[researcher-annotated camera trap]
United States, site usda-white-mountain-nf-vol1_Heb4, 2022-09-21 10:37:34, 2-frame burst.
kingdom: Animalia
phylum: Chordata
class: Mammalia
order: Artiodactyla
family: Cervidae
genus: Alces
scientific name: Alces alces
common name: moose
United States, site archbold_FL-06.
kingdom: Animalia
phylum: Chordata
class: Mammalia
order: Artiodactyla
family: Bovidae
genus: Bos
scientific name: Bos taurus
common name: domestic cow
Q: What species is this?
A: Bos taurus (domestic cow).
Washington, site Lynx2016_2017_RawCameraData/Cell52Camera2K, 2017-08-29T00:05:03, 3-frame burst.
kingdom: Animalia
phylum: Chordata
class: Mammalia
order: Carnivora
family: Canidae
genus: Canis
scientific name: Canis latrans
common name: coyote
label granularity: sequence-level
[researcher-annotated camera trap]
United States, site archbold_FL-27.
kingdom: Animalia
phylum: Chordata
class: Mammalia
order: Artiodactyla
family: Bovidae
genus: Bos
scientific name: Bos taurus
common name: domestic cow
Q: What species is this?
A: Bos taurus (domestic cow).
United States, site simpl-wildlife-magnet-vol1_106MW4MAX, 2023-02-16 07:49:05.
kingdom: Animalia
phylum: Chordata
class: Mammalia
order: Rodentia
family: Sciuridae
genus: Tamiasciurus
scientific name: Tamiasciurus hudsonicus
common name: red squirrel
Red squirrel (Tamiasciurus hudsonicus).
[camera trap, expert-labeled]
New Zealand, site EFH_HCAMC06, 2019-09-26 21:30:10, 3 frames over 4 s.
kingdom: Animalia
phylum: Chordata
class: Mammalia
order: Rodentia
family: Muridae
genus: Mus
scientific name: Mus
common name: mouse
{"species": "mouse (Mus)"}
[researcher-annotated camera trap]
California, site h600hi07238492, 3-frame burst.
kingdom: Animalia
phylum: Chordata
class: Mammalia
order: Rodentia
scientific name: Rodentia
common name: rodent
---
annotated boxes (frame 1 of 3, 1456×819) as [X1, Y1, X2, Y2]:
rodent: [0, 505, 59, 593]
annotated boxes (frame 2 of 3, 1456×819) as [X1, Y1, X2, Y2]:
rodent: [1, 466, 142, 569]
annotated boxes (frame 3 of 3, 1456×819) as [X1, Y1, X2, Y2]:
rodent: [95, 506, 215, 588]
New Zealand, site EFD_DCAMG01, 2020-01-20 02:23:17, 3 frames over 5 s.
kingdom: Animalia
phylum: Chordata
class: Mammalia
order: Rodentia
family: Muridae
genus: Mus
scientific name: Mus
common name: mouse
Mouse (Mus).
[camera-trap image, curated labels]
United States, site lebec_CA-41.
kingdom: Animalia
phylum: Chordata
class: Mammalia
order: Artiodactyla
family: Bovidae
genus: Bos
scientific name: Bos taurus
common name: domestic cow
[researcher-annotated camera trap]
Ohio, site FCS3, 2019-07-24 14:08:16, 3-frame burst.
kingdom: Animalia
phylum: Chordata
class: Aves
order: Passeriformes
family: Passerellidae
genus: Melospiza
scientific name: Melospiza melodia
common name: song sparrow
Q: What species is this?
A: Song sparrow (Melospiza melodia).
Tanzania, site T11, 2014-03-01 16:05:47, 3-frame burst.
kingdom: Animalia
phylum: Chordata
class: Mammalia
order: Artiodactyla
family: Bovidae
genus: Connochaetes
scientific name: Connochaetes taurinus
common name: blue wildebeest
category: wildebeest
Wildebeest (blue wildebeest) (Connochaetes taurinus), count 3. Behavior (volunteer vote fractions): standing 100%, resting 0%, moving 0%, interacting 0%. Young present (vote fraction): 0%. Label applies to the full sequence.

_What this task involves_
Your answer must consist only of the lines from the one with "A: Song sparrow (Melospiza melodia)." through the final line of the entries, each retyped exactly.

_Expected answer_
A: Song sparrow (Melospiza melodia).
Tanzania, site T11, 2014-03-01 16:05:47, 3-frame burst.
kingdom: Animalia
phylum: Chordata
class: Mammalia
order: Artiodactyla
family: Bovidae
genus: Connochaetes
scientific name: Connochaetes taurinus
common name: blue wildebeest
category: wildebeest
Wildebeest (blue wildebeest) (Connochaetes taurinus), count 3. Behavior (volunteer vote fractions): standing 100%, resting 0%, moving 0%, interacting 0%. Young present (vote fraction): 0%. Label applies to the full sequence.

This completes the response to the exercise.